Я резко обернулся. И, наверное, это из-за моего настроения, из-за темени и разбрызганных тут и там огоньков свечей, но мне показалось, будто человек, которого я увидел, так же нереален, как и образы на иконах. Но ничем на них не похож. Они были черны, а он светел. Они были стары, как горы, а он молод. Они были безглазы, а его глаза казались слишком яркими, будто два угля. У него были длинные темные волосы, вьющиеся от влаги, и черная одежда горца. Он действительно стоял близко, так близко, как не подходят даже друзья, и как будто принюхивался. 

Я не успел ничего сделать или сказать — заскрипела дверь, незнакомец улыбнулся, не отводя от меня взгляда, быстро отступил в темноту и как в воздухе растворился. Мишель позвал меня в отведенные нам комнаты. По пути отец Стефан громко вспоминал какой-то случай из их общего детства, и на время я выбросил странную встречу из головы.

Позже, за обедом, я рассказал о незнакомце отцу Стефану и спросил, кто это мог быть. Тот, ковыряясь вилкой в фазане, пожал плечами:

— Путешественник, наверно. Иногда они заезжают сюда помолиться.

Не знаю почему, мне показалось, что он врет. 

Обеденная зала была большой и холодной, огонь в камине с сыростью не справлялся. Разговор не клеился. Отец Стефан спрашивал нас о том, что случилось дома, и Мишель молчал, уставившись в свой бокал, а я то и дело пробовал переменить тему, спрашивал о местных растениях и традициях. Но тут уже отец Стефан почему-то отмалчивался. Когда я спросил о бурых камнях во дворе, ответ был короткий, даже резкий:

— Они всегда здесь были.

— Значит, это какой-то исторический памятник?

— Просто старые камни.

Я замолчал. Мишель рядом со мной угрюмо покачал головой. Мы заканчивали трапезу в тишине, только ветер тонко посвистывал в старых монастырских окнах. 

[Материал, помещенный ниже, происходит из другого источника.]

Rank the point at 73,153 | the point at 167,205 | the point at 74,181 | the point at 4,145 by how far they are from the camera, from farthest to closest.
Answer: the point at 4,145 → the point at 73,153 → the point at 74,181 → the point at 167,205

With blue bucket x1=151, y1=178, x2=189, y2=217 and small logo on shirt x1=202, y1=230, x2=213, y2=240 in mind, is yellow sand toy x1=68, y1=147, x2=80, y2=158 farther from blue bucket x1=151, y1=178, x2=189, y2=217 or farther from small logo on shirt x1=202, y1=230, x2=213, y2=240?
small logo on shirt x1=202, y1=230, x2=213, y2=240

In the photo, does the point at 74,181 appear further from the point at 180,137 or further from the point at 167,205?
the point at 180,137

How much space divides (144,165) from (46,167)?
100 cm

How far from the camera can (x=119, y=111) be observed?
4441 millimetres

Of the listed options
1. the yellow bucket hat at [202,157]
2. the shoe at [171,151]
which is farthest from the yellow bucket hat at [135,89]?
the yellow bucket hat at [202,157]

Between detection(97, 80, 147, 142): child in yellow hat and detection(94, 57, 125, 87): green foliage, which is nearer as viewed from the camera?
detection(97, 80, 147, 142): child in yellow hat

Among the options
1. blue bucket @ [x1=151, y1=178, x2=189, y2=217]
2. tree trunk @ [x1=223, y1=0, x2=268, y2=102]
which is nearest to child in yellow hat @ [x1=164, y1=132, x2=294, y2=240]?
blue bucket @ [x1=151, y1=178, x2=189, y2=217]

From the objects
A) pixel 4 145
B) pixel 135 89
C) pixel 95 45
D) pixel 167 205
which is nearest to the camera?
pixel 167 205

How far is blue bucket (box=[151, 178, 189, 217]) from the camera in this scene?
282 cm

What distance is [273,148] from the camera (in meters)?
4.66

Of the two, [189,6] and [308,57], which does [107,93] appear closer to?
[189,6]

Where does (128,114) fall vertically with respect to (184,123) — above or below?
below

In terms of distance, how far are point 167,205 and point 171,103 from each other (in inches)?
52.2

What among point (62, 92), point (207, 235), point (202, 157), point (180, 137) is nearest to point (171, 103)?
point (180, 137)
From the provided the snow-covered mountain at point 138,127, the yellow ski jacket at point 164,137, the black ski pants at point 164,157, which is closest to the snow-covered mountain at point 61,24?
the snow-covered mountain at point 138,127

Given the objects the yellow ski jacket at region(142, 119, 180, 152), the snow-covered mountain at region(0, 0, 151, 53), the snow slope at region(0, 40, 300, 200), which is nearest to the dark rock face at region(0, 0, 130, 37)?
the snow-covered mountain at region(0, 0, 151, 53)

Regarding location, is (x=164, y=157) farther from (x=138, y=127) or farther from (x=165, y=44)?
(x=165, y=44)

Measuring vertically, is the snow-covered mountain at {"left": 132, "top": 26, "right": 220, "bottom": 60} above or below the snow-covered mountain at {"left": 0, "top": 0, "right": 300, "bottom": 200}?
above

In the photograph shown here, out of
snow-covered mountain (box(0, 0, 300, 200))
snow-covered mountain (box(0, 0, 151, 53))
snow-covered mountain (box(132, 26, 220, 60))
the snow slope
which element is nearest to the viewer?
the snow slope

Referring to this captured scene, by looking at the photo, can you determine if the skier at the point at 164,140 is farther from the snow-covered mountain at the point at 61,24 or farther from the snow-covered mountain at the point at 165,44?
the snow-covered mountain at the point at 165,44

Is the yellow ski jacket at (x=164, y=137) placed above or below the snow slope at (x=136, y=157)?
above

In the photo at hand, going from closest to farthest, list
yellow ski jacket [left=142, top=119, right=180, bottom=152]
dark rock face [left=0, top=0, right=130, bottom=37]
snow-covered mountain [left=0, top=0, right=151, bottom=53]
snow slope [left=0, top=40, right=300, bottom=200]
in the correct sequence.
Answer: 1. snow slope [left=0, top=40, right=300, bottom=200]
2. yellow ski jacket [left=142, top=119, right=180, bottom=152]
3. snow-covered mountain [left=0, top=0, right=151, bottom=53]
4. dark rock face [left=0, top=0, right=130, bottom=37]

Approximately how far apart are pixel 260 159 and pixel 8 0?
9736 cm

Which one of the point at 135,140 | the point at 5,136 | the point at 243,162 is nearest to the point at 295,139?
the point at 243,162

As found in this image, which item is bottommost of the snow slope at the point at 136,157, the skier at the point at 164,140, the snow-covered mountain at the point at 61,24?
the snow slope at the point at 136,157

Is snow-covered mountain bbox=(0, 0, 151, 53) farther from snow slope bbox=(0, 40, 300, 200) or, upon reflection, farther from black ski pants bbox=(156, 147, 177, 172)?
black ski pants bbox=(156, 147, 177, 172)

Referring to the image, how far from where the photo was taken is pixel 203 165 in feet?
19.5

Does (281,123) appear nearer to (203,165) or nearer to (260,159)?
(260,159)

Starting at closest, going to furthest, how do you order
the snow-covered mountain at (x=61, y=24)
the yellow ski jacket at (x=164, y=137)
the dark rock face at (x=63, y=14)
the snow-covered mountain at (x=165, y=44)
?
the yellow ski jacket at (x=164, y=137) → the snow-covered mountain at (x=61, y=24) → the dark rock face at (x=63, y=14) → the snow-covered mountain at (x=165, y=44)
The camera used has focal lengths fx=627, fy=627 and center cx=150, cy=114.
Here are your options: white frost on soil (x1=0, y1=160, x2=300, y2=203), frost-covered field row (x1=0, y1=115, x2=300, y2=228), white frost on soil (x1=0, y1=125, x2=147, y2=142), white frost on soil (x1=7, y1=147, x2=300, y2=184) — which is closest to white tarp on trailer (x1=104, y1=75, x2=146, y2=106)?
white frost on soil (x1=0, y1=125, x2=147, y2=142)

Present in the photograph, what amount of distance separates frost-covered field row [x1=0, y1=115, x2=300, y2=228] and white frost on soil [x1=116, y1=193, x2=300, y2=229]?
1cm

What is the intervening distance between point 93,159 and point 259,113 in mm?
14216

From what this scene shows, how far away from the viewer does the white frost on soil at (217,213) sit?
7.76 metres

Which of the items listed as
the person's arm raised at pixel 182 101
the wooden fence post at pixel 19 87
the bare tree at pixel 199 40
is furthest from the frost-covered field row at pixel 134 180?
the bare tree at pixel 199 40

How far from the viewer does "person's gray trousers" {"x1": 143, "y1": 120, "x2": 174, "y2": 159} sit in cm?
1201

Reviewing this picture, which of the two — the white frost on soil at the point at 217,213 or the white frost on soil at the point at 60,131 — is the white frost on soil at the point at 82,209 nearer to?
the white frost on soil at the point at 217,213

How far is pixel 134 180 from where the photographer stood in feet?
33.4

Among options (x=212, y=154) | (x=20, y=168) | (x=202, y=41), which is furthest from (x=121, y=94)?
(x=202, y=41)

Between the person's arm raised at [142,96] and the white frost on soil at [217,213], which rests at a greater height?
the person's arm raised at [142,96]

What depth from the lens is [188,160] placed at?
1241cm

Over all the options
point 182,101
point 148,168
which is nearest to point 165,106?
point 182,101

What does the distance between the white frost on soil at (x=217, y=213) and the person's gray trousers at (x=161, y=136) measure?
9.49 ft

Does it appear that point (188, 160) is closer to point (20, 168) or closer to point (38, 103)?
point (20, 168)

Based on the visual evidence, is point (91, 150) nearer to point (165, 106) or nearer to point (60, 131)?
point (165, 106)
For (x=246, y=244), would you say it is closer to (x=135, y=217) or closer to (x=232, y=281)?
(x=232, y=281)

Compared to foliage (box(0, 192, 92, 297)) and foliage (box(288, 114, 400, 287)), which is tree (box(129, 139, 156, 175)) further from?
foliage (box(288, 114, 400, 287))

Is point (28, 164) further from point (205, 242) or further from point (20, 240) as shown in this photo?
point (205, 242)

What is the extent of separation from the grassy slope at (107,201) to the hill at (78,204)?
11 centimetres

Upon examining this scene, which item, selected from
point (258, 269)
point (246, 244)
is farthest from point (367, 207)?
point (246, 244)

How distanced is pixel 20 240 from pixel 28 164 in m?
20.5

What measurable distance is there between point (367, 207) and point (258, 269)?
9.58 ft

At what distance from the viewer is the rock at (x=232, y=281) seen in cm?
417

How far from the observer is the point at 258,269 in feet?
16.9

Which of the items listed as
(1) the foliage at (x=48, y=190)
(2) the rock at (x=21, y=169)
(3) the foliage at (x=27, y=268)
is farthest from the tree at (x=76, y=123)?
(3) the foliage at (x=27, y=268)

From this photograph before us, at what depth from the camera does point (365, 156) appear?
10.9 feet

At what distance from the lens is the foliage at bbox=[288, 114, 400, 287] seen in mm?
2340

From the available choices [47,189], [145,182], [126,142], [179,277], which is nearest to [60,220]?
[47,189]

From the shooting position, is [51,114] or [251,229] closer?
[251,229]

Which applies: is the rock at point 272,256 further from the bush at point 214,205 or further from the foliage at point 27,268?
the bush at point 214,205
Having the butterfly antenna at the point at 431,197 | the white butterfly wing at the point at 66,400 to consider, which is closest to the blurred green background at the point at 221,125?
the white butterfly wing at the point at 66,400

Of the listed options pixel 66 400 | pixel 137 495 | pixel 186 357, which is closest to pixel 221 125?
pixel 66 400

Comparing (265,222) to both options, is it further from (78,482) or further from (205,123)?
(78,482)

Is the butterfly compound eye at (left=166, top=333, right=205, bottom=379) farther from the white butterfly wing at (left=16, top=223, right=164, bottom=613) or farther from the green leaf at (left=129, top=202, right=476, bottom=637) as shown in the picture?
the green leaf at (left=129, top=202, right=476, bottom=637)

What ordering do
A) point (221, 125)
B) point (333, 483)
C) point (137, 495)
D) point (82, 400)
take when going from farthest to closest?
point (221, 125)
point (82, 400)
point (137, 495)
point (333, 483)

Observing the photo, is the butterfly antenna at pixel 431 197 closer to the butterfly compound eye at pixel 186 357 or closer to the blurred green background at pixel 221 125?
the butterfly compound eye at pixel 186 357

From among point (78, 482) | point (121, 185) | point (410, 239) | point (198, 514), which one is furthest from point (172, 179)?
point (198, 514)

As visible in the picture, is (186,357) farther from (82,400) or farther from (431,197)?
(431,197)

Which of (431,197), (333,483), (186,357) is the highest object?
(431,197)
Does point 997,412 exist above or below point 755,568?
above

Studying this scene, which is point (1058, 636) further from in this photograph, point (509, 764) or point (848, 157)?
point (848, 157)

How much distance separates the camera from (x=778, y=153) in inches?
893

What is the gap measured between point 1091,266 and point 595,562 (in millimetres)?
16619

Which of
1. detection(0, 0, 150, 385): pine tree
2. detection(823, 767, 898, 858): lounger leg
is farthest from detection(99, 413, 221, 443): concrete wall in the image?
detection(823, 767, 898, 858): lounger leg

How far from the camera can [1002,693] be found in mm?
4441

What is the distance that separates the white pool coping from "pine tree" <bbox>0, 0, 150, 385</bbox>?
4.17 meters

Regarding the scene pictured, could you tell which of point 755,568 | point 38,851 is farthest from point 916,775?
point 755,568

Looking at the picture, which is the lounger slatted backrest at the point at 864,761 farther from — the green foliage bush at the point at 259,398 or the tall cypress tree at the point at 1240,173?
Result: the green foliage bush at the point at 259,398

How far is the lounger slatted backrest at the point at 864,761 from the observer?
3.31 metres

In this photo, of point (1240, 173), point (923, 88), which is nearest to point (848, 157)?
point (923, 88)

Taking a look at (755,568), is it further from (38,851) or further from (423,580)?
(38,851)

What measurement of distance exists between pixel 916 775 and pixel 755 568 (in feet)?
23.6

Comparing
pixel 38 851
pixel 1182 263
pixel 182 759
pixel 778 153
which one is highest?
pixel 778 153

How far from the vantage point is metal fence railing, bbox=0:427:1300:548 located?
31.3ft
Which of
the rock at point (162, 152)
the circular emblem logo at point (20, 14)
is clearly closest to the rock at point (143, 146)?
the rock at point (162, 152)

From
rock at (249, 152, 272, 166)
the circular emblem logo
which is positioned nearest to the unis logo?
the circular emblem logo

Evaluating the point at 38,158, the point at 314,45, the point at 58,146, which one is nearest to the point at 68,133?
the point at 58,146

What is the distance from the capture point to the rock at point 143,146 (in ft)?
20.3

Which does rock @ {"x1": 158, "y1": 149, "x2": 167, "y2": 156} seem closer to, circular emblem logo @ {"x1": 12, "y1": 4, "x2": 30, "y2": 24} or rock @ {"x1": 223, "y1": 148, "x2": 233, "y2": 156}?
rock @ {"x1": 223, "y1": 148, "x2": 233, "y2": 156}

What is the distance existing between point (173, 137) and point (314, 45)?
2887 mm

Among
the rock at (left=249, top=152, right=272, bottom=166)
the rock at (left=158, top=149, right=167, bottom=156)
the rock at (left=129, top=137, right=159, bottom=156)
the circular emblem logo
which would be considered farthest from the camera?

Сейчас сумерки. Я вышел во двор и сел у монастырского парапета, чтобы сделать записи. За парапетом колышется высокая трава, дальше земля обрывается и открывается облачное море, светло-серая хмарь. Скалы торчат из облаков, будто великаньи носы, мохнатые древесные брови взлетают над гигантскими переносицами. Туман ложится на угрюмые каменные лица и слепит им глаза, чтобы сон их был глубок и спокоен. 

Мне хотелось бы так же уснуть, чтоб все, что случилось, укрылось глубоко во мне и больше меня не мучило.